Volume 2019 | Article ID 5852438 | https://doi.org/10.1155/2019/5852438

Colorectal Perforation in Patients with Connective Tissue Disease

Kiichi Sugimoto,¹Kazuhiro Sakamoto,¹Yu Okazawa,¹Rina Takahashi,¹Kosuke Mizukoshi,¹Hisashi Ro,¹Masaya Kawai,¹Shingo Kawano,¹Shinya Munakata,¹Shun Ishiyama,¹Hirohiko Kamiyama,¹and Makoto Takahashi¹ et al.

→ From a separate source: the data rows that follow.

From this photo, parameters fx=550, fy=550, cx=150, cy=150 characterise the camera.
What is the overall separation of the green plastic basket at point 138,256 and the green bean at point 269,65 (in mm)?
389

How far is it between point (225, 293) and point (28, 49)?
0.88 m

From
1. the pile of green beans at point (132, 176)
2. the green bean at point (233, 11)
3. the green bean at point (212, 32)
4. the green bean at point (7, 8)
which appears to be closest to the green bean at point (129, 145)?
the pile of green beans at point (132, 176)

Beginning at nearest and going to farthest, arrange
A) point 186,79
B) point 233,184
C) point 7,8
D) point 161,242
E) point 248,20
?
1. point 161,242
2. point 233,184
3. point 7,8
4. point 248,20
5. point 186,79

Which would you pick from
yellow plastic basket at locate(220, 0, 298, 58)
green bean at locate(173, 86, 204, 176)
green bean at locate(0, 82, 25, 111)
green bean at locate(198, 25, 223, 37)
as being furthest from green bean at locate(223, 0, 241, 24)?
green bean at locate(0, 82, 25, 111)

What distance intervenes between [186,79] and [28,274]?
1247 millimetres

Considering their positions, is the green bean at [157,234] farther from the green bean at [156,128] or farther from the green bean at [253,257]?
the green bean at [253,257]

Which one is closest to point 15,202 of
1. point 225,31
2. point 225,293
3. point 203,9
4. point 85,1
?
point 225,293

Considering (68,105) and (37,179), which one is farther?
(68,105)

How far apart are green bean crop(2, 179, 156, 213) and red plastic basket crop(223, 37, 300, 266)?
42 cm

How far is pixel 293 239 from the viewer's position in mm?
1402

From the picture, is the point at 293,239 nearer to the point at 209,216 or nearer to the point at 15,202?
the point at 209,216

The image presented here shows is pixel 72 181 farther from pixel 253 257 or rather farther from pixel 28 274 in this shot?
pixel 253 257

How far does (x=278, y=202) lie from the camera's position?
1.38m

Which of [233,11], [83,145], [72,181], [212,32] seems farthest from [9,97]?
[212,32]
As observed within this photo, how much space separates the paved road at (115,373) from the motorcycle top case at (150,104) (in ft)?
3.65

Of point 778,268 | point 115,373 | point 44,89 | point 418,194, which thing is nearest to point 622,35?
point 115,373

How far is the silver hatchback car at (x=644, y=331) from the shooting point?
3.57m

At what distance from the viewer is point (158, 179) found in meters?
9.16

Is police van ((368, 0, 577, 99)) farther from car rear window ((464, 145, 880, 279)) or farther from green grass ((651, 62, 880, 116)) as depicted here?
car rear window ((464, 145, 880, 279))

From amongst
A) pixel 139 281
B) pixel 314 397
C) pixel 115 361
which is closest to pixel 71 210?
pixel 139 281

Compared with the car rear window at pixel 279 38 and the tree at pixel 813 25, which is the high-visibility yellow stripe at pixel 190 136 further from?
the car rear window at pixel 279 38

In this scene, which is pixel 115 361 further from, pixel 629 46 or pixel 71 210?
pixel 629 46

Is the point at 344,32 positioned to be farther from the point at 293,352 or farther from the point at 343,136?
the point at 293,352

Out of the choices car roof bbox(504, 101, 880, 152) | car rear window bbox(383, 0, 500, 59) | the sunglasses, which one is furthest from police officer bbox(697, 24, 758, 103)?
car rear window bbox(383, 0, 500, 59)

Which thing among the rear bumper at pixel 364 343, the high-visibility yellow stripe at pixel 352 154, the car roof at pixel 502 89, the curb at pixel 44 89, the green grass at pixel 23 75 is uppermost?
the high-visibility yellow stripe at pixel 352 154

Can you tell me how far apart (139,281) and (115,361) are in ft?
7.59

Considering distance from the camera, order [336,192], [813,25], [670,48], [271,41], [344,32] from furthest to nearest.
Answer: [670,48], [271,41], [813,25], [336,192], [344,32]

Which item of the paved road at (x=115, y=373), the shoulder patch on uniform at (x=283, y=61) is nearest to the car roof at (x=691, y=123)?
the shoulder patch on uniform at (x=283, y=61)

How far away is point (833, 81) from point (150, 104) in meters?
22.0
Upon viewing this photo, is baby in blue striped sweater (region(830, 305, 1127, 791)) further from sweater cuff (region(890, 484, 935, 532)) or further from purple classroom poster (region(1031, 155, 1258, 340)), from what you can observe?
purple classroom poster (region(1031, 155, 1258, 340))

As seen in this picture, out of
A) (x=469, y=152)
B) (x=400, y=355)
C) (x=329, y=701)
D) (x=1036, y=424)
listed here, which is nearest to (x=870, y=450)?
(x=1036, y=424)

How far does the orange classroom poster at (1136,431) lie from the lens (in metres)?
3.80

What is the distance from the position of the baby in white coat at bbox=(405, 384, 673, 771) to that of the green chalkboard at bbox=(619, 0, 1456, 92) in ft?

Academic Editor: Roberto Cirocchi

Received18 Mar 2019

Accepted28 May 2019

Published19 Jun 2019

Abstract

Purpose. The goal of this retrospective study was to identify prognostic factors associated with mortality after surgery for colorectal perforation among patients with connective tissue disease (CTD) and to review postoperative outcomes based on these prognostic factors. Methods. The subjects were 105 patients (CTD group: n=26, 24.8%; non-CTD group: n=79, 75.2%) who underwent surgery for colorectal perforation at our department. Cases with iatrogenic perforation due to colonoscopic examination were excluded from the study. We retrospectively investigated perioperative clinicopathological factors in patients undergoing surgery for colorectal perforation. Results. There were 7 patients (6.7%) who died within 28 days after surgery in all patients. In multivariate analysis, CTD and fecal peritonitis emerged as significant independent prognostic factors (p=0.005, odds ratio=12.39; p=0.04, odds ratio=7.10, respectively). There were 5 patients (19.2%) who died within 28 days after surgery in the CTD group. In multivariate analysis, fecal peritonitis emerged as a significant independent prognostic factor in the CTD group (p=0.03, odds ratio=31.96). The cumulative survival curve in the CTD group was significantly worse than that in the non-CTD group (p=0.006). An analysis based on the presence of fecal peritonitis indicated no significant difference in cumulative survival curves for patients without fecal peritonitis in the CTD and non-CTD groups (p=0.55) but a significant difference in these curves for patients with fecal peritonitis in the two groups (p<0.0001). Conclusions. This study demonstrated that cumulative survival in patients with CTD is significantly worse than that in patients without CTD after surgery for colorectal perforation.

1. Introduction

Connective tissue disease (CTD) is chronic, inflammatory, autoimmune disorders that manifest clinically in multiple ways in vascular and connective tissue [1]. The pathogenesis of these conditions is thought to involve deposition of immune complexes in blood vessel walls, which may produce thrombosis, ischemic changes and colitis due to effects on blood supply to the colon and rectum [1]. Therefore, CTD has many gastrointestinal manifestations, including obstruction, hemorrhage, ischemia, and perforation [1, 2]. In addition to the diseases themselves, administered steroids and other drugs, including nonsteroidal anti-inflammatory drugs (NSAIDs), may play a causative role in colorectal disorders such as colonic diverticular perforation [3]. These drugs often mask nonspecific symptoms in patients with CTD [2], and this can result in a delay of treatment after onset of the colorectal disorder. Consequently, CTD has high mortality since patients often present with colorectal perforation, bowel ischemia, and collagen colitis [1, 4]. In particular, colorectal perforation is a life-threatening disease since it may lead to septic shock and multiple organ failure (MOF) [5–8], and this may explain the very high mortality among patients with CTD [2]. Therefore, it is crucial to understand the characteristics of colorectal perforation in patients with CTD to allow effective treatment. For these reasons, we retrospectively identified prognostic factors associated with mortality after surgery for colorectal perforation, with subsequent comparison of cumulative survival curves based on the identified prognostic factors.

2. Materials and Methods

2.1. Patient Selection

The subjects were 105 patients who underwent surgery for colorectal perforation at our department between January 2003 and September 2017 (i.e., the past 15 years). Cases with iatrogenic perforation due to colonoscopic examination were excluded from the study.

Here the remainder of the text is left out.